**EXTRAIT DU DOCUMENT**
----
La Manche et le Golfe de Gascogne également touchées

D'autant que le phénomène se multiplie avec le réchauffement climatique. 12 anomalies semblables à celle qui touche la Méditerranée actuellement ont été recensées dans les années 2000. Dans les années 90, on n'en relevait que 7, et seulement 2 dans les années 80. Cette année, depuis le mois de mai, une canicule marine a été enregistrée chaque mois en Méditerranée de l’Ouest.
----
**CONSIGNES**
1. Répondez à ces questions d'après l'extrait sur les canicules marines :
(a) Combien d'anomalies semblables ont été recensées dans les années 2000 ?
(b) Combien en relevait-on dans les années 80 ?
(c) Depuis quel mois une canicule marine a-t-elle été enregistrée chaque mois en Méditerranée de l'Ouest cette année ?
2. Rédigez la suite de l'extrait sur les canicules marines, après sa dernière phrase.

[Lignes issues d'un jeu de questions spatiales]
----
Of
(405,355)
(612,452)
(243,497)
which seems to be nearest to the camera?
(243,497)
----
**RÉPONSES**
1.
(a) 12
(b) 2
(c) Mai

2.
Si le phénomène est particulièrement remarqué en cette période estivale et caniculaire, la mer Méditerranée n'est pas la seule concernée. "Il y a des signaux de réchauffement au-dessus des normales pour les eaux du Golfe de Gascogne ainsi que dans la Manche mais ces anomalies restent moins importantes et les marées qui ont lieu dans ces bassins assurent un brassage des eaux de surface avec des eaux plus froides en profondeur", poursuit Thibault Guinaldo. Des anomalies moins importantes mais avec tout de même des conséquences. Ainsi, dans la Manche les ostréiculteurs s'inquiètent de la montée de la température de la mer pour leur activité, et craignent que huîtres et bulots ne soient menacés par le réchauffement de la mer.